Lot n° 163

BEAUVOIR Simone de (1908-1986). — 2 L.A.S. « Votre charmant castor », [Espagne 13-14 et 30 juillet 1954], à Jean-Paul SARTRE ; 6 pages in-4 et 2 pages oblong in-8, et 5 pages et demie in-4, enveloppes.

Estimation : 1000 - 1200
Adjudication : 5 200 €
Description
Lettres à Sartre pendant un voyage en Espagne.

[Du 9 juillet au 12 août 1954, Simone de Beauvoir est partie avec Jacques Lanzmann en Espagne, alors que Sartre se repose en Italie avec Michelle Vian, après un accident de santé.]

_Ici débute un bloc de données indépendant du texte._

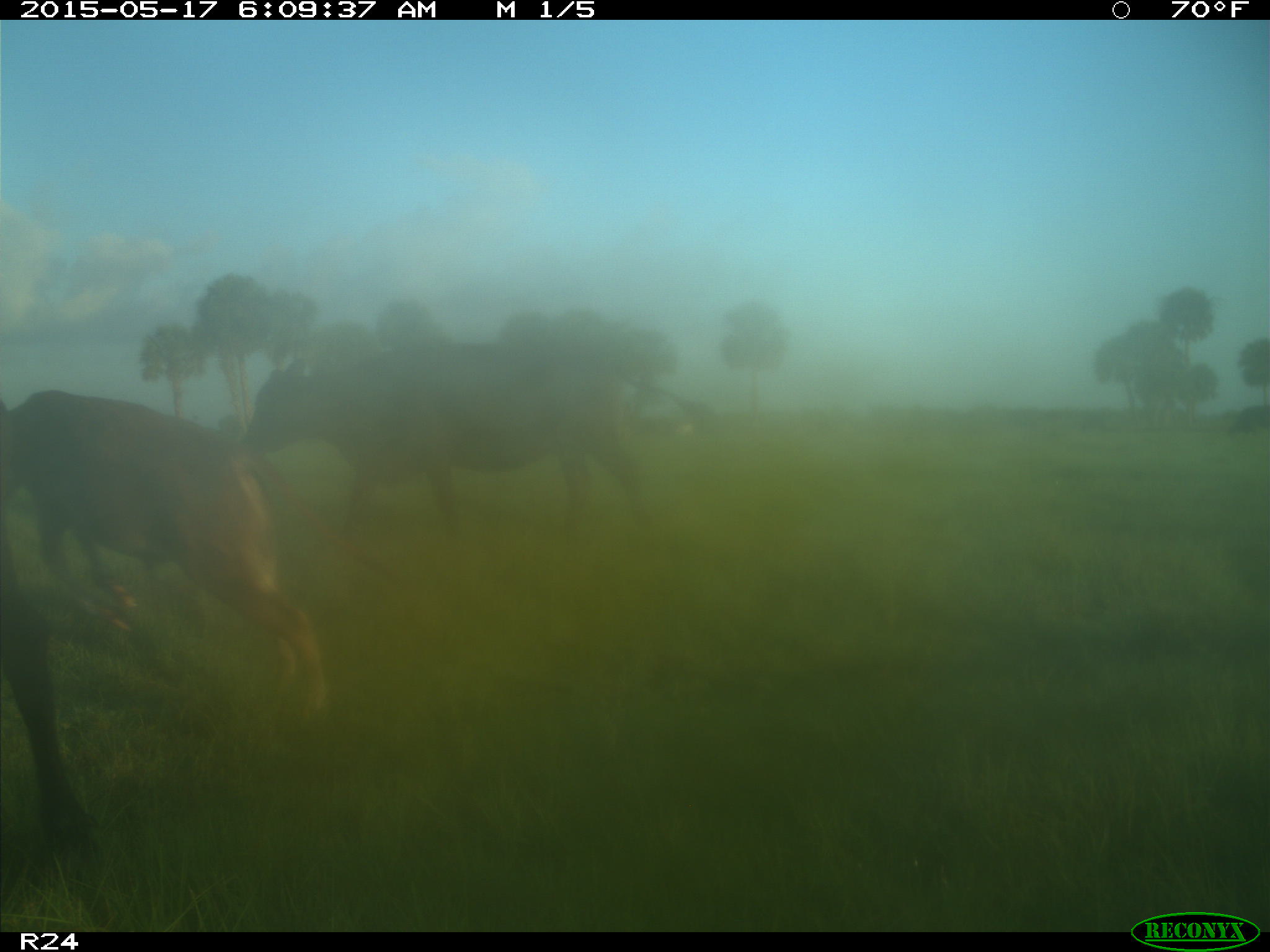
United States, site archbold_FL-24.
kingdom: Animalia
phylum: Chordata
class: Mammalia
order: Artiodactyla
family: Bovidae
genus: Bos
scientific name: Bos taurus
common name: domestic cow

Mardi [13] et Mercredi 14. Elle raconte au « Cher petit vous autre » (en évoquant les souvenirs de précédents séjours avec Sartre) le voyage, qui a commencé par les gorges du Tarn, puis Perpignan, Cadaquès, Figueras, Gérone : « nous avons visité la cathédrale, superbe, avec une immense nef unique, au bout d'un escalier monumental. Nous avons même un peu écouté la messe, dite par cinq curés et chantée par dix autres. Petits cloîtres, petites églises, belles places, beaux remparts, Gérone est une vraie merveille »...

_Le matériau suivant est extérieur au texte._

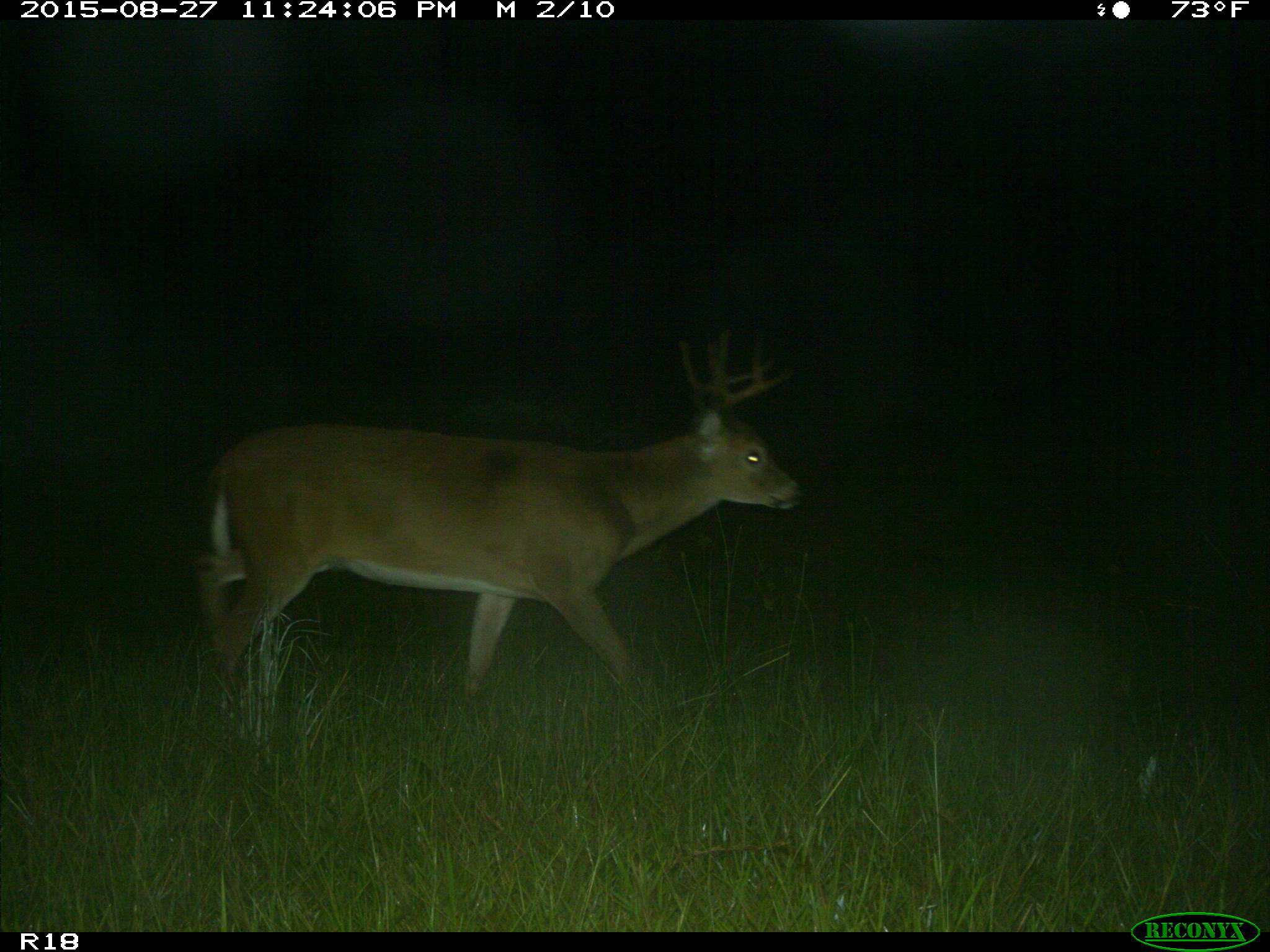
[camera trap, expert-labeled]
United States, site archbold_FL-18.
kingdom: Animalia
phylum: Chordata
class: Mammalia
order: Artiodactyla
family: Cervidae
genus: Odocoileus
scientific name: Odocoileus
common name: deer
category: unidentified deer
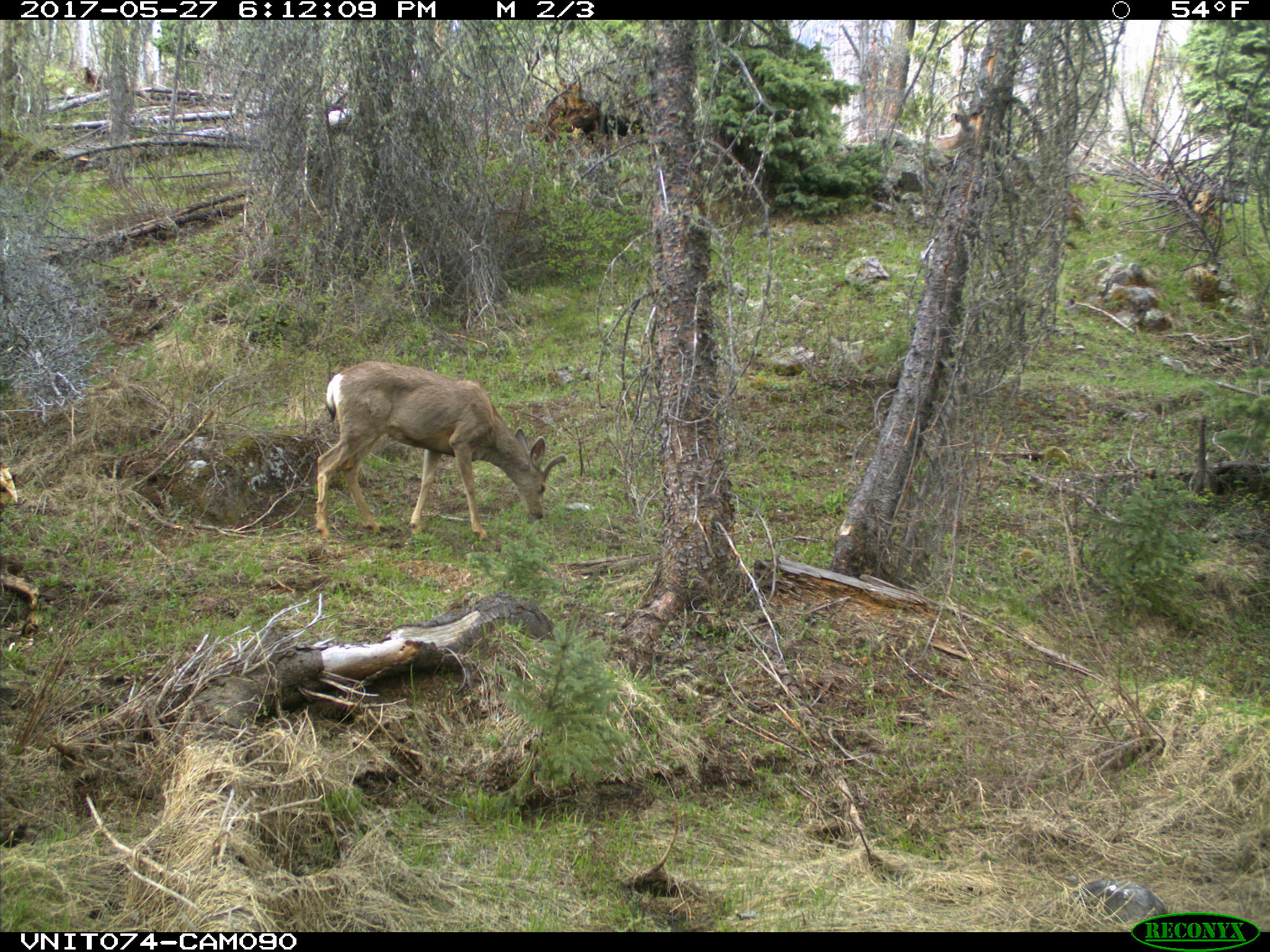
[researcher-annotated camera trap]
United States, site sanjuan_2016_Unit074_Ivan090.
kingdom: Animalia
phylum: Chordata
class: Mammalia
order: Artiodactyla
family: Cervidae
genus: Odocoileus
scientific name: Odocoileus hemionus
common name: mule deer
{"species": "Odocoileus hemionus (mule deer)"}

Puis c'est Barcelone : les Ramblas grouillant de monde, le Barrio Chino, cabarets le soir. « Ce matin L. travaille pendant que je vous écris. [...] C'est dur de trouver le temps de travailler, mais on y arrive »... L'impression joyeuse se dissipe après une visite de « quartiers misérables »... « Le paradoxe c'est que le plaisant de Barcelone vient de ce que les gens sont si sympathiques - mais que ça semble d'autant plus dégoûtant qu'on les laisse vivre dans cette ordure »... Dîner au Tibidabo « chez les riches, dans un jardin illuminé et on s'est bien diverti à les regarder »... Elle recommande au « cher petit vous autre » de bien se reposer. « Je pense tout le temps à vous mais je ne fais plus de cauchemar et j'espère que j'ai raison »... (Au dos de l'enveloppe adressée à Rome, notes et signatures de Sartre).
Vendredi [30]. Elle est à Séville (Sartre à Capri) : « c'est toujours l'enchantement d'être en Espagne ». Avant de quitter Grenade, arrêt à l'endroit « où Boabdil regarda pour la dernière fois Grenade en pleurant ». Ils passent deux jours à travailler dans « une chambre sur une petite plage déserte » près de Malaga, assistant à une course de taureaux à la Linea près de « Gil Braltar ». Puis c'est Tarifa, Cadix, Ronda, avant d'arriver à Séville : « L'Alcazar ne mérite pas qu'on le visite, mais la Cathédrale est belle et surtout la Giralda. Mais l'essentiel ce sont les rues ». Dans l'Alameda, « les bars sont pleins de putains, monstrueuses ou charmantes, très misérables, avec des fleurs dans les cheveux » ; une petite les emmène dans un salon de danse : « Ensuite elle m'a supplié de l'emmener comme bonne à Paris »... Etc.